Locate every line in the entries that contains the string "than" and copy those lines. Case counts.

**Listed entries**
::::::::::

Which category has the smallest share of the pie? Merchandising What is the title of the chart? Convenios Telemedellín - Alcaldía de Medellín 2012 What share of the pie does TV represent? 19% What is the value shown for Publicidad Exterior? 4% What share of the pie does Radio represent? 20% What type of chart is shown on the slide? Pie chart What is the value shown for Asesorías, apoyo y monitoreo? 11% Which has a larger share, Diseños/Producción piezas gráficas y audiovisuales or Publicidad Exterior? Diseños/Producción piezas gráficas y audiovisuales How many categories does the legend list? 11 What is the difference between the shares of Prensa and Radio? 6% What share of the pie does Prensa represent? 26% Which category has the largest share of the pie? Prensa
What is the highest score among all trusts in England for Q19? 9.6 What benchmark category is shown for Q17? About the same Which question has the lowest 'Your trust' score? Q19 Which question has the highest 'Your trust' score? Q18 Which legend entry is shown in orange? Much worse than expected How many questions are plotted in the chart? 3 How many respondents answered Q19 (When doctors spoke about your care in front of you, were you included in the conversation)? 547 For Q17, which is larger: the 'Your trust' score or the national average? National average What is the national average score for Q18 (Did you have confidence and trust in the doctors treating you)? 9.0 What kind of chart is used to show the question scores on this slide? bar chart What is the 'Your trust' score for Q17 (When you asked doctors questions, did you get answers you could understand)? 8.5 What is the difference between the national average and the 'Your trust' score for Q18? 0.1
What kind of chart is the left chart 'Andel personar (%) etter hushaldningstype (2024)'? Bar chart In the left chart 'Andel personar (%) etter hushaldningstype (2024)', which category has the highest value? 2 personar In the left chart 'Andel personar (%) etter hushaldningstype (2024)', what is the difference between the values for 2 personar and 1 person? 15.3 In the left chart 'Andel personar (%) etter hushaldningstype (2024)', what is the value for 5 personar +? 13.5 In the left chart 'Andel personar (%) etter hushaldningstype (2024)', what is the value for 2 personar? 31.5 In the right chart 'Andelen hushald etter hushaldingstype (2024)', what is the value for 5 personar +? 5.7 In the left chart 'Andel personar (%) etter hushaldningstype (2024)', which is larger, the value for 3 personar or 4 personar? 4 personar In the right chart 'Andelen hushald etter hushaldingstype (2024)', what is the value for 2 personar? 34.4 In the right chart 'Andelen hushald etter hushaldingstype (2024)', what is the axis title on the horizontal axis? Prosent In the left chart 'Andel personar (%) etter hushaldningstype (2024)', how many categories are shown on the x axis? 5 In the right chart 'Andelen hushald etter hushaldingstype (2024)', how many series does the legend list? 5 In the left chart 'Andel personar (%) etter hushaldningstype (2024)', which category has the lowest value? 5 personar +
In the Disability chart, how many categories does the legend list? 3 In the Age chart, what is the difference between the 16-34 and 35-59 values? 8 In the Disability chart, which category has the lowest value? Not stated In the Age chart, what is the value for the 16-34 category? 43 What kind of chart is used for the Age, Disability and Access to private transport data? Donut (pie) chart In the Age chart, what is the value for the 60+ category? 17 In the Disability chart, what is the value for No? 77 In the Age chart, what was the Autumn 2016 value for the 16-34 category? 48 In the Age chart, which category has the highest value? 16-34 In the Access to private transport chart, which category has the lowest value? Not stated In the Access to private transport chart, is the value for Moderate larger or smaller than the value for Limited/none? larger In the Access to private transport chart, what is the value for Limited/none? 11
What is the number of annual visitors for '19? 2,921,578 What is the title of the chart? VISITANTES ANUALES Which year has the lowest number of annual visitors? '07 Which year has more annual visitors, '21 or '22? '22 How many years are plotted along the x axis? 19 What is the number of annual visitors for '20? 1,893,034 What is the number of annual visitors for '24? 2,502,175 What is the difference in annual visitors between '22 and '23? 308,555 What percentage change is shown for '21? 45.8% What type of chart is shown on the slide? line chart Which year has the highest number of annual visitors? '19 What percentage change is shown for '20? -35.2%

::::::::::

**Task response**
What is the highest score among all trusts in England for Q19? 9.6 What benchmark category is shown for Q17? About the same Which question has the lowest 'Your trust' score? Q19 Which question has the highest 'Your trust' score? Q18 Which legend entry is shown in orange? Much worse than expected How many questions are plotted in the chart? 3 How many respondents answered Q19 (When doctors spoke about your care in front of you, were you included in the conversation)? 547 For Q17, which is larger: the 'Your trust' score or the national average? National average What is the national average score for Q18 (Did you have confidence and trust in the doctors treating you)? 9.0 What kind of chart is used to show the question scores on this slide? bar chart What is the 'Your trust' score for Q17 (When you asked doctors questions, did you get answers you could understand)? 8.5 What is the difference between the national average and the 'Your trust' score for Q18? 0.1
In the Disability chart, how many categories does the legend list? 3 In the Age chart, what is the difference between the 16-34 and 35-59 values? 8 In the Disability chart, which category has the lowest value? Not stated In the Age chart, what is the value for the 16-34 category? 43 What kind of chart is used for the Age, Disability and Access to private transport data? Donut (pie) chart In the Age chart, what is the value for the 60+ category? 17 In the Disability chart, what is the value for No? 77 In the Age chart, what was the Autumn 2016 value for the 16-34 category? 48 In the Age chart, which category has the highest value? 16-34 In the Access to private transport chart, which category has the lowest value? Not stated In the Access to private transport chart, is the value for Moderate larger or smaller than the value for Limited/none? larger In the Access to private transport chart, what is the value for Limited/none? 11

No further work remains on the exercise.